The third document is a report prepared by a Dr Oliver, said to be dated the 1st February 1988, recommending the dismissal of Dr Darnell. That document came into being after the first of the two applications for judicial review. The first application for judicial review came about because it was alleged that the Secretary of State after considering the result of what is called "a paragraph 190 appeal" which occurred after the initial decision of the Authority to dismiss, and in which Dr Darnell was successful, the Secretary of State looking at the recommendation of the 190 Committee had not consulted Dr Darnell but had only consulted the Health Authority. So Sir Stephen Brown and Mr Justice McCowan, as he then was, upheld Dr Darnell's complaint and told the Secretary of State that he should start again and that he should consult, with both sides before reaching a decision on whether or not to accept the recommendation of the paragraph 190 Appeal Committee to try to find a further posting for Dr Darnell, or, whether, in fact, the correct decision was to confirm the termination of his employment.
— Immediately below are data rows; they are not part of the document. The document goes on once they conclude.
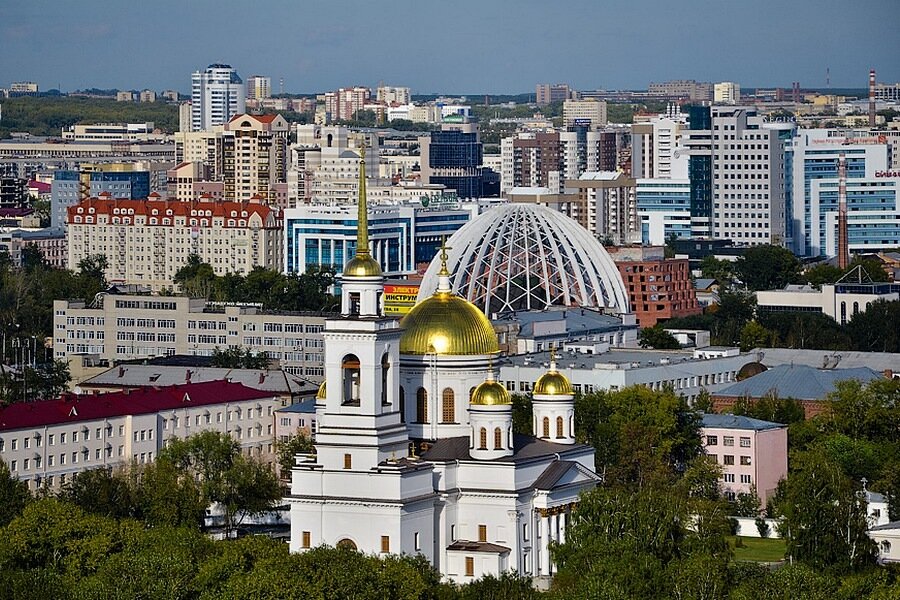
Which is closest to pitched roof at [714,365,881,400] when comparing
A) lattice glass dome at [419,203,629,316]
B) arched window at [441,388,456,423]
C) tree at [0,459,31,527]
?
lattice glass dome at [419,203,629,316]

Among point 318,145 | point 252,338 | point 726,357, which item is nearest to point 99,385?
point 252,338

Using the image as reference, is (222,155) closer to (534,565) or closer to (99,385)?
(99,385)

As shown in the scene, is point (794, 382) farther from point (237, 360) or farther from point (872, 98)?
point (872, 98)

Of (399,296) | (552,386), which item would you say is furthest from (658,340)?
(552,386)

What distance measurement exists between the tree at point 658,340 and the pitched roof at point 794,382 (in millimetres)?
10084

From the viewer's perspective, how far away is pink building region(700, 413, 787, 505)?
63906mm

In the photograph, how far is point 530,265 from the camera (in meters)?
84.3

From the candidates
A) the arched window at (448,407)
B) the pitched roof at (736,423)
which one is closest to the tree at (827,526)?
the arched window at (448,407)

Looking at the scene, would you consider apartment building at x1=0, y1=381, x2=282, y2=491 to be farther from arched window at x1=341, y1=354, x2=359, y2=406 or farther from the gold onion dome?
the gold onion dome

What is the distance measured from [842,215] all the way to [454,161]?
224 ft

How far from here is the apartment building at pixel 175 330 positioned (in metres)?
86.3

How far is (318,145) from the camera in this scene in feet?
543

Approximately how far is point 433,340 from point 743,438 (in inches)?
556

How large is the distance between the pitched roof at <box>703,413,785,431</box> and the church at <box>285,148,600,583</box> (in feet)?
39.9
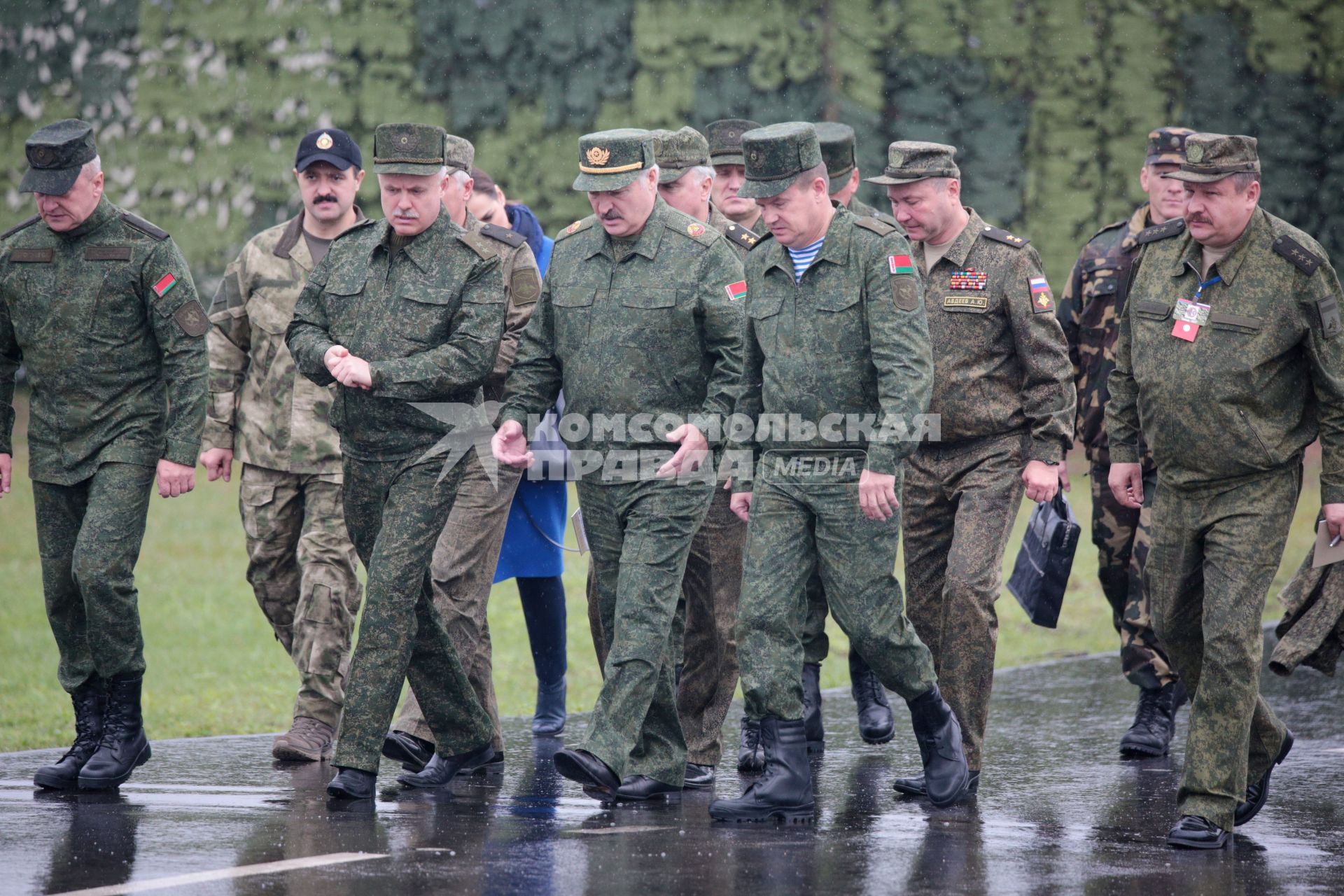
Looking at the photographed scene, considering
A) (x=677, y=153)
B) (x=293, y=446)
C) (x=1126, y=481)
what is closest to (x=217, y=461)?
(x=293, y=446)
The report of Dr Oliver therefore, assuming it exists because I have not seen it, would have come about during that period when the Secretary of State was considering representations from both sides. It might, in those circumstances, have been the subject of any further complaint. There was a further application for judicial review in December 1988, at which application could have been made for the disclosure of that report, I know not, the documentation in this whole history must now be quite vast and is not all before me. However, what is abundantly clear is that the Trent Regional Health Authority, do not have that document, it is not in their possession, one would not expect it to be in their possession and as the Secretary of State is not a party there is no way in which an Order can be made against the Health Authority for the production of that report.
It follows therefore, that each of these applications for discovery of individual documents, for those reasons must be refused and it is.